> Work item:
Would you repeat the entries below exactly and omit the pictures?

____ Input material

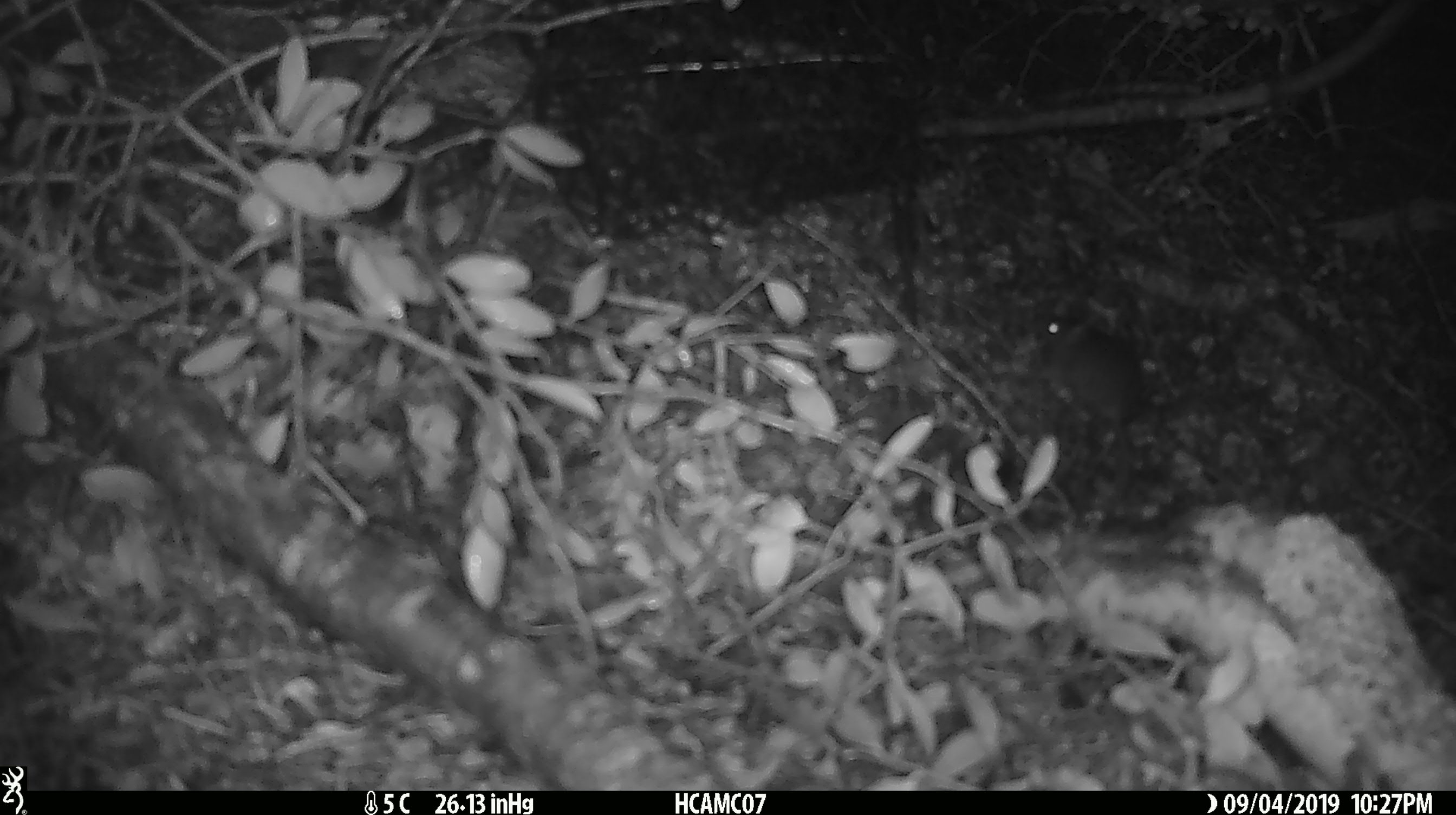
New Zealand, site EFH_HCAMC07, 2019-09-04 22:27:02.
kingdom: Animalia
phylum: Chordata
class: Mammalia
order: Rodentia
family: Muridae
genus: Mus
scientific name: Mus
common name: mouse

________

> Solved exercise:
New Zealand, site EFH_HCAMC07, 2019-09-04 22:27:02.
kingdom: Animalia
phylum: Chordata
class: Mammalia
order: Rodentia
family: Muridae
genus: Mus
scientific name: Mus
common name: mouse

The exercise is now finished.